La vie banale, paisible, sinon heureuse, d'un jeune professeur se lézarde peu à peu, se laisse lente- ment envahir par l'obsession, la fascination que le suicide lui inspire depuis que son père a perdu la vie dans un prétendu accident, dont il sait, lui, qu'il était volontaire.
Manon, depuis la puberté, subit le désir des garçons comme une violence, ne supporte pas son corps que les regards, puis une brutalité de plus en plus précise, souillent, avilissent. La mort lui paraît un refuge. Elle devient une de ces suicide girls qui traînent leur désespoir morbide, leur séduction trouble jusqu'aux limites du passage à l'acte, rêve unique de ces vies abîmées.
Les récits de ces deux destins alternent, progressent en parallèle, dans un effet de miroir, avant de se croiser comme le feu peut croiser la poudre ' avec des résultats similaires.

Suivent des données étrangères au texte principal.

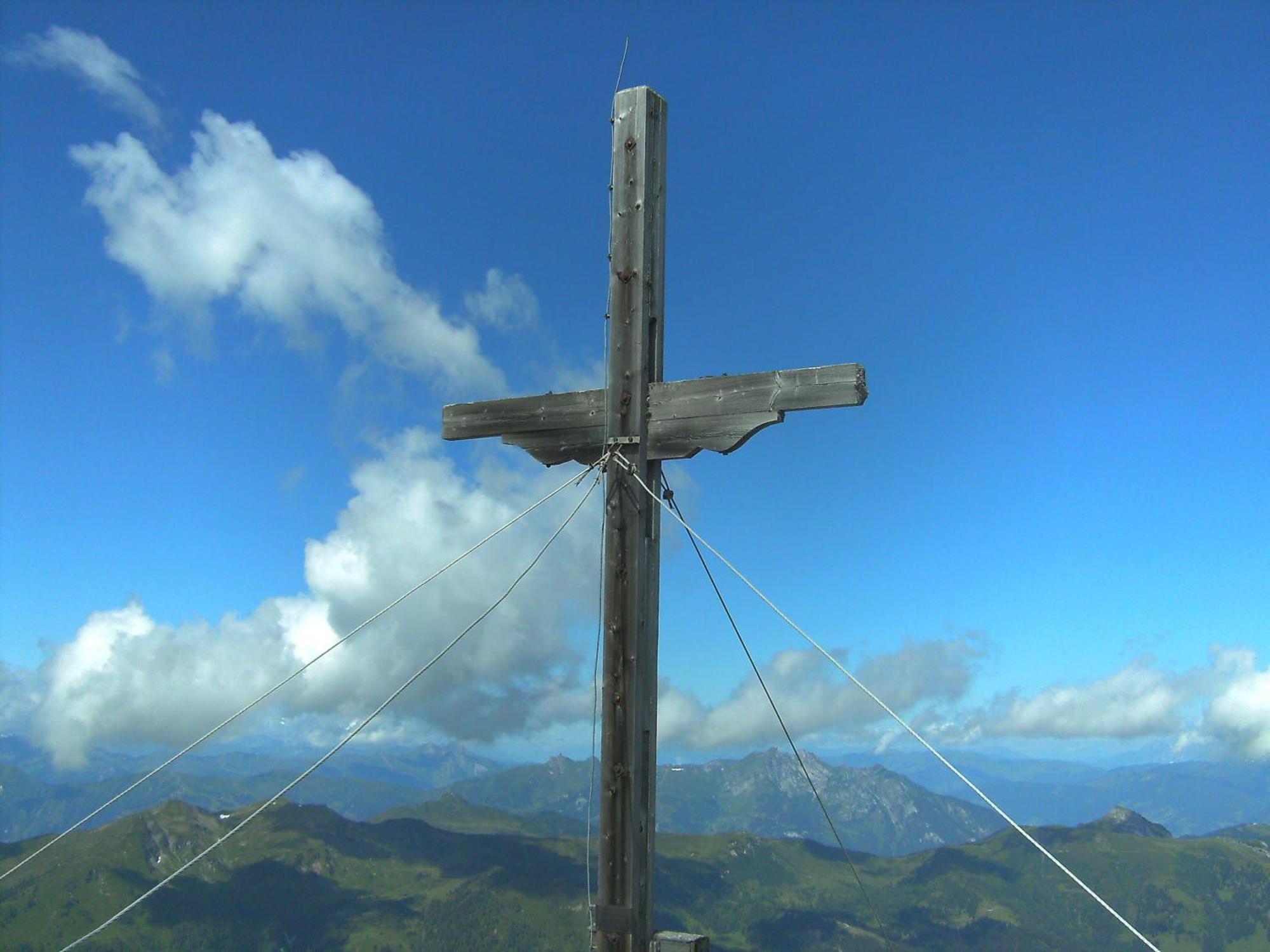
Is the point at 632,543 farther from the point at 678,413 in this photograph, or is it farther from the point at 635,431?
the point at 678,413

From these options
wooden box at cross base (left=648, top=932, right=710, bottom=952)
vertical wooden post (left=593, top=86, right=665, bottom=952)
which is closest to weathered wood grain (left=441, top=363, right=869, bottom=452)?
vertical wooden post (left=593, top=86, right=665, bottom=952)

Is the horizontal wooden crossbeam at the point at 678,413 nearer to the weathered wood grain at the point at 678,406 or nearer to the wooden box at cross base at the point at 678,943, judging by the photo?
the weathered wood grain at the point at 678,406

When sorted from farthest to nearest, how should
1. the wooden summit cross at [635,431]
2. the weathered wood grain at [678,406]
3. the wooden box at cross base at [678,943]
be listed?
the wooden summit cross at [635,431] < the weathered wood grain at [678,406] < the wooden box at cross base at [678,943]

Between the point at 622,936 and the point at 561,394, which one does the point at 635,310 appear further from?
the point at 622,936

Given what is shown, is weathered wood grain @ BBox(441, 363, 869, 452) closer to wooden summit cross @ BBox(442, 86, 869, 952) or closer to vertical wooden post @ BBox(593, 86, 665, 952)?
wooden summit cross @ BBox(442, 86, 869, 952)

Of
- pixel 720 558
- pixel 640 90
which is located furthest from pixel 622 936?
pixel 640 90

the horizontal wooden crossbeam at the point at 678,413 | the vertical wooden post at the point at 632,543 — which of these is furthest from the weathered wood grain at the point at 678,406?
the vertical wooden post at the point at 632,543

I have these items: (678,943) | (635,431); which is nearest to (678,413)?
(635,431)

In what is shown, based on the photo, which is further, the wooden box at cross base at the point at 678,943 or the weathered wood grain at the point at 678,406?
the weathered wood grain at the point at 678,406
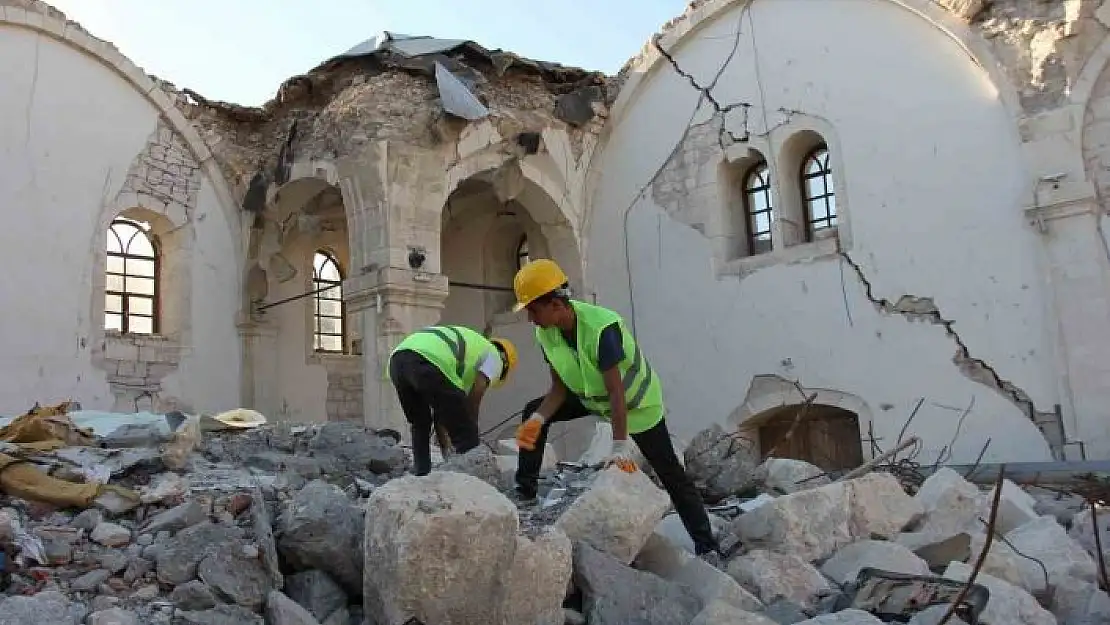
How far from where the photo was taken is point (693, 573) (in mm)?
4031

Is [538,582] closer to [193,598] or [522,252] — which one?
[193,598]

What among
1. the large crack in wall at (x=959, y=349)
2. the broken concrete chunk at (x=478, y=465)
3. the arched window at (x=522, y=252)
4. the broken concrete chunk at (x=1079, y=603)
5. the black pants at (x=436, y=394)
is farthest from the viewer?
the arched window at (x=522, y=252)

Égé de 35 ans, diplômé d'HEC, ancien attaché culturel à l'ambassade de France au Japon, Aymeric Patricot a abandonné sa carrière pour passer l'agrégation de lettres. Il enseigne le français dans un lycée de la banlieue parisienne. Il a publié son premier roman en 2006 : Azima la rouge (Flammarion).

Extrait

Elle s'était emparée d'une fourchette, un après-midi qu'elle passait avec sa mère, pour essayer de s'en percer le ventre. Mais les dents n'avaient pas crevé la peau. La mère avait attrapé le bras de sa fille, ce qui n'avait pas apaisé sa fureur. La fille devenait folle à l'idée de cette chose absurde qui était de ne même pas parvenir à mourir.
Et je riais d'écouter cette histoire. La fille riait aussi de me voir rire et nous étions là comme deux imbéciles qui ne voient plus de problème à rien, que plus rien ne touche sinon pour leur plaisir. Il y avait deux folies qui s'observaient, jumelles d'un enfer heureux : celle de cette fille qui me provoquait par sa nonchalance, et celle qui s'immisçait en moi par ces étourdissements de joie, cette conscience aiguë, virevoltante, que tout est possible.